> _Passage_
--

> Manifeste du Vide


- Le musée du vide est chargé d’exposer, de produire et de conserver le vide. 
- Il ne peut être ramené à un musée déjà connu. 

- Il a pour vocation de regrouper la totalité des vides expérimentés artistiquement.

- Sa problématique est d’avoir rendu le vide et la virtualité indissociables. 

- Il pose la mémoire électronique comme médium incontournable. 

- Par là-même, le vidisme devient l’aboutissement de l’art du concept. 

- L’artiste sans œuvres se met en position critique par rapport au plein. 

- Le plein de tout ne s’acquitte que de saturer et de désinformer.

- Aucune œuvre relevant du plein n’est exposée car elle s’inscrit dans le passé. 

- L’omnipotence du plein comme langage de la société de consommation devient obsolète. 

- Le plein est un cache-pot pour nos têtes qui ne seront jamais assez vide. 

- Le musée du vide est blanc, ou translucide, ou utopique, c’est selon. 

- Sa mémoire, déjà illimitée, peut être centuplée selon des besoins ultérieurs. 

- Le musée du vide, c’est les locaux moins les murs.
Ses salles résonnent tant qu’une certaine vacuité fait écho. 
- Dans un état d’esprit léger, le visiteur saisit mieux les œuvres immatérielles. 

- Avec un soupçon d’ironie, sa pensée atteint des régions suprasensibles. 

- Une conduite méditative suscite également l’imaginaire.

- Les contributions en œuvres immatérielles sont accueillies sans distinction. 

- Les ajouts littéraires autour du vide sont soumis au comité de lecture.

- Les mécènes sont encouragés à produire du papier monnaie vierge. 

- Leur connivence créera de l’émulation autour du désintéressement en art.

- La collection du musée consiste à préciser l’art du vide :
il faut entendre une pratique n’ayant aucune traduction concrète par le plein.

--

> _Consigne écrite 1_
D'après le manifeste du vide, que les mécènes sont-ils encouragés à produire ?
> _Consigne écrite 2_
Énumérez toutes les actions dont le musée du vide est chargé selon le manifeste du vide.
> _Consigne écrite 3_
Prolongez le manifeste du vide à partir de sa dernière phrase.

--

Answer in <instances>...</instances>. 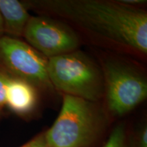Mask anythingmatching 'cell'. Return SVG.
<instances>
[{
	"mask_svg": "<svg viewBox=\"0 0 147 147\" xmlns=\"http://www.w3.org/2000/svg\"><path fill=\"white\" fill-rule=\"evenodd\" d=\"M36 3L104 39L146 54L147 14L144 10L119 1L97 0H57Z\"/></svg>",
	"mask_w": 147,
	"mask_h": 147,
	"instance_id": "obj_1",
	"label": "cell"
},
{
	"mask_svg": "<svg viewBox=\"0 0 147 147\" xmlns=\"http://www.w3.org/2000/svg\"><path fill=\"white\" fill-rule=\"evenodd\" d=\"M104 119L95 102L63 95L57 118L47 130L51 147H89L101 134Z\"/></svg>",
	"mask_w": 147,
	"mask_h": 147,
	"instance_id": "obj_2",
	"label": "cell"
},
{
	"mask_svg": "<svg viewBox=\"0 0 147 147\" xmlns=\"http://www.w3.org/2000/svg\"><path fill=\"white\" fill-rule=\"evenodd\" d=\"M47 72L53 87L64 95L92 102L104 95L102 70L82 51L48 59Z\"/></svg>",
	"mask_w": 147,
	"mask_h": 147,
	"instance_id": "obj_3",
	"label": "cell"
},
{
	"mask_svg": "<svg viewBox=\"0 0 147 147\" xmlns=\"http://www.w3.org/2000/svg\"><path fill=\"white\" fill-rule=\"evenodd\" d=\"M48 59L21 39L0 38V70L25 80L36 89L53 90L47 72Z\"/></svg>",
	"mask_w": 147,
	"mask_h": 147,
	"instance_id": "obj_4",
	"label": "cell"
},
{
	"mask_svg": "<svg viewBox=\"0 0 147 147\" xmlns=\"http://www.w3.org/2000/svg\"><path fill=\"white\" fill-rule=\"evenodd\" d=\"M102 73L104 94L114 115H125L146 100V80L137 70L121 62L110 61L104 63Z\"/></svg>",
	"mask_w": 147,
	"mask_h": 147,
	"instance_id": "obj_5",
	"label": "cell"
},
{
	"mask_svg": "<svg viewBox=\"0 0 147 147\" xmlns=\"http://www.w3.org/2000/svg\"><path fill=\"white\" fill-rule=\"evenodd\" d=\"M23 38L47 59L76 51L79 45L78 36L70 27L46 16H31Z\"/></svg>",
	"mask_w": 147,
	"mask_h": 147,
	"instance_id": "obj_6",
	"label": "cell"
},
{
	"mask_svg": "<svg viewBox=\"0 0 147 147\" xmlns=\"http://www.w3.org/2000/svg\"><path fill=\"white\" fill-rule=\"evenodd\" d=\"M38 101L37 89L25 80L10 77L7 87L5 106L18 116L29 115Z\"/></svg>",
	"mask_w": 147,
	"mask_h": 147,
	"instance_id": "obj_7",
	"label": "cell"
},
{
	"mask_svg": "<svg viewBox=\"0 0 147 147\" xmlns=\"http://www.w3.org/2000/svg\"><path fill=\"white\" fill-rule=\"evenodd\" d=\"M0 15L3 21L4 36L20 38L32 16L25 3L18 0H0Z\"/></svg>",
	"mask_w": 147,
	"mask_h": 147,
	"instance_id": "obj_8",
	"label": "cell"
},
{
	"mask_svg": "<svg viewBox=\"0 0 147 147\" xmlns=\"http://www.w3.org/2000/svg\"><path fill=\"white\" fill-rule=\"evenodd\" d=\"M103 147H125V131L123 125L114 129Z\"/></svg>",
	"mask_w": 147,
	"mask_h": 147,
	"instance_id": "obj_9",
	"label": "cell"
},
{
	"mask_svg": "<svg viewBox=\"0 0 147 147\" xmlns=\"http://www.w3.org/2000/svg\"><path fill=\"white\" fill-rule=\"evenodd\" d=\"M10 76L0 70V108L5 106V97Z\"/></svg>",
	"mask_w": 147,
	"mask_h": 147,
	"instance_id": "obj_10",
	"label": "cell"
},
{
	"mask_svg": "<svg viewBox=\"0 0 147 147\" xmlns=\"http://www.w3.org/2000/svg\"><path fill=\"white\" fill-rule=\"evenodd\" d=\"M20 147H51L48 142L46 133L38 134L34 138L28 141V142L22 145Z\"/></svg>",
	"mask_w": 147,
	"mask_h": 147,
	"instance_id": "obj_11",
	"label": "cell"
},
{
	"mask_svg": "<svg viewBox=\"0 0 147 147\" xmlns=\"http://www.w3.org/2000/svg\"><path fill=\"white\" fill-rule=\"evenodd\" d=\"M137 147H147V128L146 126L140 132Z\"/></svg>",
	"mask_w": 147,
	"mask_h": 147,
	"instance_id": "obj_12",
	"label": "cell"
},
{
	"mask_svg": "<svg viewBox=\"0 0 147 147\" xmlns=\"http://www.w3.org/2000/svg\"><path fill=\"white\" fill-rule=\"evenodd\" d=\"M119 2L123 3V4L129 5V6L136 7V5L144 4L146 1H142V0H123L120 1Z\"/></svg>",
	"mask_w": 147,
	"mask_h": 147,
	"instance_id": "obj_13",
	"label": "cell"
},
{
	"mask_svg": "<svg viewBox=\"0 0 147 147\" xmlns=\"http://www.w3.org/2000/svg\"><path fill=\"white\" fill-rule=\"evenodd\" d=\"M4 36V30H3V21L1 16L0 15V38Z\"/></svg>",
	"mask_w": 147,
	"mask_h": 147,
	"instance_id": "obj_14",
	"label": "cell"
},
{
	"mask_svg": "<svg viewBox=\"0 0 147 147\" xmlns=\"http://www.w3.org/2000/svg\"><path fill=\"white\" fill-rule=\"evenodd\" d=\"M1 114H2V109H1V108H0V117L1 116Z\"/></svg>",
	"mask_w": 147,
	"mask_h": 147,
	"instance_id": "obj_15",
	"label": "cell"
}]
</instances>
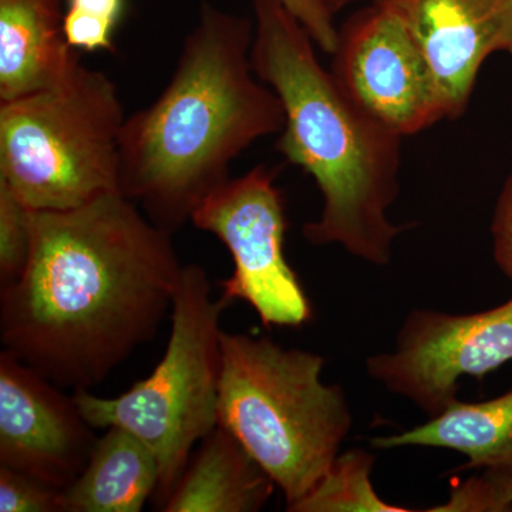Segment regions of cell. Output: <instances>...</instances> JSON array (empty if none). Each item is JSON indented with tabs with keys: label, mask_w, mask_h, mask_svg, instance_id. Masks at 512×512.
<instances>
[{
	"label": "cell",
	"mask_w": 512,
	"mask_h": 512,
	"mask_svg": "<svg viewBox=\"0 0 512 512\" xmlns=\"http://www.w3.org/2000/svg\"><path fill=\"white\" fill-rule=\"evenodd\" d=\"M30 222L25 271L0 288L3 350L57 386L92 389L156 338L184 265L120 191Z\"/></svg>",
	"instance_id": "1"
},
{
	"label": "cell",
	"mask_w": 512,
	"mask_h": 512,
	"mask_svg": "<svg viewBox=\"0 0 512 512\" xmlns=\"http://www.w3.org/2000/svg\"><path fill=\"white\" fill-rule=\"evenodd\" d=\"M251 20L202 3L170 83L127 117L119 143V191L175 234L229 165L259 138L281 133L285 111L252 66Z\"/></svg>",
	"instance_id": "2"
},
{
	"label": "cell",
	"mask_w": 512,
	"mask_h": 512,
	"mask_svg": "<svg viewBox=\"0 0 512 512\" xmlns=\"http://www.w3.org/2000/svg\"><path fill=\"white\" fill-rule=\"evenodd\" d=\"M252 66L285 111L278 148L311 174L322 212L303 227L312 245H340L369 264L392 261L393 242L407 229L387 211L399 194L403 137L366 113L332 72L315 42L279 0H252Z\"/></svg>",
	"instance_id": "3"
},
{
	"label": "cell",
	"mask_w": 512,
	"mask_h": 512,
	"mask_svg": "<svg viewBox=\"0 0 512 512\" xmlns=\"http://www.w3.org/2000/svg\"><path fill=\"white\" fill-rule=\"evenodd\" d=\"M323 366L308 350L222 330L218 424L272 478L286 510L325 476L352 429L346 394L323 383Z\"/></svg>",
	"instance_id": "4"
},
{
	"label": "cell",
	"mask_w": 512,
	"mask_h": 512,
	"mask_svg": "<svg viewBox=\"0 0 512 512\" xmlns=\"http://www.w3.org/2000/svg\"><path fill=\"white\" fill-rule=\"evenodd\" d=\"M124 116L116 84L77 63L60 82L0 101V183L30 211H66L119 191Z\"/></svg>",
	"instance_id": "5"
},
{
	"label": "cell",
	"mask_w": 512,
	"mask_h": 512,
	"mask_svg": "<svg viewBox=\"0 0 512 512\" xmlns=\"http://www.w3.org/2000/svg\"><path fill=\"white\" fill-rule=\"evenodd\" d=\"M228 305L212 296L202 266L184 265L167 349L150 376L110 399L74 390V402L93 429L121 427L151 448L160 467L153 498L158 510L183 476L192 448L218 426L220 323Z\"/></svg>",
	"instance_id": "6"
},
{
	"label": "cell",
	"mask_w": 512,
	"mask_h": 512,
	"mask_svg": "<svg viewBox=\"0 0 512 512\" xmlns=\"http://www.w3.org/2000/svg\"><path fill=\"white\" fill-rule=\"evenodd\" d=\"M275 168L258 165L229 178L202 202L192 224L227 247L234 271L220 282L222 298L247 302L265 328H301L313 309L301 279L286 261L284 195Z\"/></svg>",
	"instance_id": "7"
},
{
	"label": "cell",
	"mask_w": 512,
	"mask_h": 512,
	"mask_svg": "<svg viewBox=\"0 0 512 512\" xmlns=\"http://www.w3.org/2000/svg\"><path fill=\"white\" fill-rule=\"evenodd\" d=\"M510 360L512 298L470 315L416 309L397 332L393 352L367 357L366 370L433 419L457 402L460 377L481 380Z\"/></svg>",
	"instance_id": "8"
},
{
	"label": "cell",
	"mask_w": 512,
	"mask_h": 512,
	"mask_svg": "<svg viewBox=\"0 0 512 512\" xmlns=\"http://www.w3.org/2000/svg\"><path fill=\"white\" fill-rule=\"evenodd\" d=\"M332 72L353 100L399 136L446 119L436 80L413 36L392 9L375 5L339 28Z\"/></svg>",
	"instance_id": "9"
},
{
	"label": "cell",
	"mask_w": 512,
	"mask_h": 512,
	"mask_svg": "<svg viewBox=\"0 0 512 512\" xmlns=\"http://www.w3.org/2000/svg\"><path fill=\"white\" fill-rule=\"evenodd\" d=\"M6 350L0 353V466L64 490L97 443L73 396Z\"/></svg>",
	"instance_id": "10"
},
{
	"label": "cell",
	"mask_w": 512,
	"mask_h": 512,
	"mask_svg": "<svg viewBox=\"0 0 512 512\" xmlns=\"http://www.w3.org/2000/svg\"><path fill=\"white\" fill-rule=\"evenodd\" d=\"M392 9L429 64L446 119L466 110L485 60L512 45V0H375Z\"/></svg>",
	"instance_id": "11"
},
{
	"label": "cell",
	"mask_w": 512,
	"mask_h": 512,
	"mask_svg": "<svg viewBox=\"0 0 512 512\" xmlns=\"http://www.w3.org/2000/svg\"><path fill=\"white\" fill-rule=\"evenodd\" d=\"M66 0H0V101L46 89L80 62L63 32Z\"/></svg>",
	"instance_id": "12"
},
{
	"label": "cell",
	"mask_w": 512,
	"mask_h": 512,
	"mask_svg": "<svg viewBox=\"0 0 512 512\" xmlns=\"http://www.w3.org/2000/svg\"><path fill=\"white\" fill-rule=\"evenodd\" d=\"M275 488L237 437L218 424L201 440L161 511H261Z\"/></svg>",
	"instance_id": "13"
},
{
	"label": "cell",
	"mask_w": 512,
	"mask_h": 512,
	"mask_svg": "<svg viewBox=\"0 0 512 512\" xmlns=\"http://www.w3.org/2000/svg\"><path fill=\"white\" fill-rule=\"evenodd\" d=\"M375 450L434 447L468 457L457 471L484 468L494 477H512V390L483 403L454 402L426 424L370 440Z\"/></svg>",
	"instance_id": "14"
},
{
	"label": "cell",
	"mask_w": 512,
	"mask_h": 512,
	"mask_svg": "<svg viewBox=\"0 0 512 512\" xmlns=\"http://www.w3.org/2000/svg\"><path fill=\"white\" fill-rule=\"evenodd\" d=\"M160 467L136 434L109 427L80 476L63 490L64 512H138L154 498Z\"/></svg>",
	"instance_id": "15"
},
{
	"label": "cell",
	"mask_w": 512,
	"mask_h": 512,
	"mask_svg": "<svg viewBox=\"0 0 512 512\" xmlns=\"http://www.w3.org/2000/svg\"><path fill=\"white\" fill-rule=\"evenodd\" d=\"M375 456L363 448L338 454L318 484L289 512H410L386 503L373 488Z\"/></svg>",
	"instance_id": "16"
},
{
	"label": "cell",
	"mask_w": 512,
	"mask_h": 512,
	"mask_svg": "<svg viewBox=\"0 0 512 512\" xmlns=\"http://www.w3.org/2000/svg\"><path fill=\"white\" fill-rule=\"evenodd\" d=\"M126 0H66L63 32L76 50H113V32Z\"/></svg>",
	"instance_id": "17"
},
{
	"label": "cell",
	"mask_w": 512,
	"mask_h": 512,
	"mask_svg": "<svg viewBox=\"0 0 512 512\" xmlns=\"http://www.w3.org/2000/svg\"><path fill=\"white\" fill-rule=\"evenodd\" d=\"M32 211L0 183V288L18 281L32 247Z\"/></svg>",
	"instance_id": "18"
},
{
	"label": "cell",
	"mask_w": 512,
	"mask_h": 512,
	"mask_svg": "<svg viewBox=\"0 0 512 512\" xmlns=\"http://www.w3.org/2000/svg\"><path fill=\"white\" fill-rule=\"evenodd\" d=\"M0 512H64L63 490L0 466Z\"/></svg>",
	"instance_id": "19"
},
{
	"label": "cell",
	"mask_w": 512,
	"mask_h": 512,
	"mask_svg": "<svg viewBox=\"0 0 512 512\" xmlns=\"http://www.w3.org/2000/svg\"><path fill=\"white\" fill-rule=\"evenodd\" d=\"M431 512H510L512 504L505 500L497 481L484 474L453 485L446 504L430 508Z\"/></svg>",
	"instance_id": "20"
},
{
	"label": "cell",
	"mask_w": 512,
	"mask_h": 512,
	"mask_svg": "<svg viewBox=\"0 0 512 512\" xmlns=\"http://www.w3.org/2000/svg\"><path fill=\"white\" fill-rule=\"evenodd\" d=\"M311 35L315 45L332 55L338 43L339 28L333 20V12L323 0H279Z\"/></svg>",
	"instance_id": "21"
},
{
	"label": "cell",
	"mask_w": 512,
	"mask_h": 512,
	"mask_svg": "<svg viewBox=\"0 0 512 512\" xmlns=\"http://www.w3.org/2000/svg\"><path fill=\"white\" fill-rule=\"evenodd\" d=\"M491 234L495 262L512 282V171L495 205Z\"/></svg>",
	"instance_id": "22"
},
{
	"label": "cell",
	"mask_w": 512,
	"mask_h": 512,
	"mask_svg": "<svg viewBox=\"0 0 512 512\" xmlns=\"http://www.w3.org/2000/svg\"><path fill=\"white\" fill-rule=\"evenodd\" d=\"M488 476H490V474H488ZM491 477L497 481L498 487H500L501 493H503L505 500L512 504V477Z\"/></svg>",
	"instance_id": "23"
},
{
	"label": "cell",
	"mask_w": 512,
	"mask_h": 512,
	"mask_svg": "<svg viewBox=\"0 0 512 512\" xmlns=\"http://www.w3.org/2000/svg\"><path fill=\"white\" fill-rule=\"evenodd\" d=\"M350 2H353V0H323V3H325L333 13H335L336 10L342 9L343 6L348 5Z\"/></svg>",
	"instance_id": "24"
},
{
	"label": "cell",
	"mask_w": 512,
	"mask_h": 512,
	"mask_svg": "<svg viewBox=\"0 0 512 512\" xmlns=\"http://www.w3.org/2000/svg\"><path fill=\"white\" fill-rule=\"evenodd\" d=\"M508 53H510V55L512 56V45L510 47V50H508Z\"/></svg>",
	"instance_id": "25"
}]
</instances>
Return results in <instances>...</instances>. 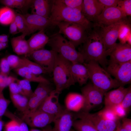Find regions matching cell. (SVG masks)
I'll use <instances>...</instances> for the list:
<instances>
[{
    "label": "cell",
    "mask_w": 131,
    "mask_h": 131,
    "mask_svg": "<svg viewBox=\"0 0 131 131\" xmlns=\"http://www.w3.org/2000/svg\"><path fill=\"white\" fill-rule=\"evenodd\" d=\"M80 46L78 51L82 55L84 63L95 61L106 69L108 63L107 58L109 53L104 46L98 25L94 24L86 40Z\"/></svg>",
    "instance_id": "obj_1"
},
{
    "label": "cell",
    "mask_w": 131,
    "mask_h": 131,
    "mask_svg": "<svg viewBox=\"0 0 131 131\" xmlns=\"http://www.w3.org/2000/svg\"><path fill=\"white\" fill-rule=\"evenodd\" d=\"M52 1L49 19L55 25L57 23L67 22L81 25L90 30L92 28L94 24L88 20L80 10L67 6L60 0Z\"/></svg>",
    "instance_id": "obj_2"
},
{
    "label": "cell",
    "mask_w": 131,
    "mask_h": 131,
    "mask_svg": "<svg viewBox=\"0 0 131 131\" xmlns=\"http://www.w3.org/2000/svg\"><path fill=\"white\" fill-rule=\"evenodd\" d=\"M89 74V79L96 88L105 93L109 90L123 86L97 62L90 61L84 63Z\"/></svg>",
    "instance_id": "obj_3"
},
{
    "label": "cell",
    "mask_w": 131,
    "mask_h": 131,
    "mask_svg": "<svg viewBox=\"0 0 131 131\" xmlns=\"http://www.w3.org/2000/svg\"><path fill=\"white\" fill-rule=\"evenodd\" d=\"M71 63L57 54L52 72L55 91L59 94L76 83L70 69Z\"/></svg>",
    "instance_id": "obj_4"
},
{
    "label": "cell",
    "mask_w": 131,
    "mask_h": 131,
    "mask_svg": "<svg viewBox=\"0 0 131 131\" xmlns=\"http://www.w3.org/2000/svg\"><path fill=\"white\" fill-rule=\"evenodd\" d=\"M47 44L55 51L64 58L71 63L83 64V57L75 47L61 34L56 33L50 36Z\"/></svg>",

--

> _Réponse attendue 1_
Du papier monnaie vierge.

> _Réponse attendue 2_
Exposer le vide, produire le vide et conserver le vide.

> _Réponse attendue 3_
- Il s’agit parfois de l’absence d’œuvres. Notamment de lutter contre les pollutions arbitraires. 

- Une œuvre est d’autant plus vidiste qu’elle est impossible à réaliser. 

- Le danger qui menace l’artiste du vide, c’est l’œuvre. 

- Il peut se voir libéré de la nécessité de passer à l’acte.

- Cesse d’être vidiste qui fait une œuvre monnayable, encombrée ou prosaïque.

- S’admet comme vidiste quiconque décide de tout reprendre à zéro.

- Est homologuée par le musée toute œuvre éthérée, même inachevée.

- La ligne de démarcation se situe entre le rien et l’acte. 

- Le summum d’une œuvre vide fait accéder au vertige ironique.

- L’artiste sans œuvre n’en est pas pour autant oisif :
la libération qu’opère le vide se veut au service de l’esprit. 
- Le vidiste se positionne sur la ligne infiniment étroite entre le rien et l’ultra-vide.

- Il se hasarde aux portes de la perception de l’essence du vide.

- L’idéal vidiste est de s’émanciper de l’ego, de devenir anonyme, voire irréel.

- Après s’être affranchi de l’œuvre, le vidiste cherche à se débarrasser de l’artiste en lui-même.

- En faisant le vide, un artiste sans œuvre est par définition heureux.

- Il peut se voir délivré des contraintes de la création. 

- Il s’affranchit de la reconnaissance de ses pairs et soustrait son œuvre à la marchandisation de l’art. 

- Dans le cas contraire, il choisira l’auto exclusion.

- Enfin, le vidiste laisse ses créations librement enrichissables.

- Ce manifeste s’inscrit dans une dynamique de réflexion collective. 

- Il est appelé à évoluer au regard des contributions qu’il pourra susciter.

À tel titre, au lieu-dit : « Quelque-Part », en toute circonstance.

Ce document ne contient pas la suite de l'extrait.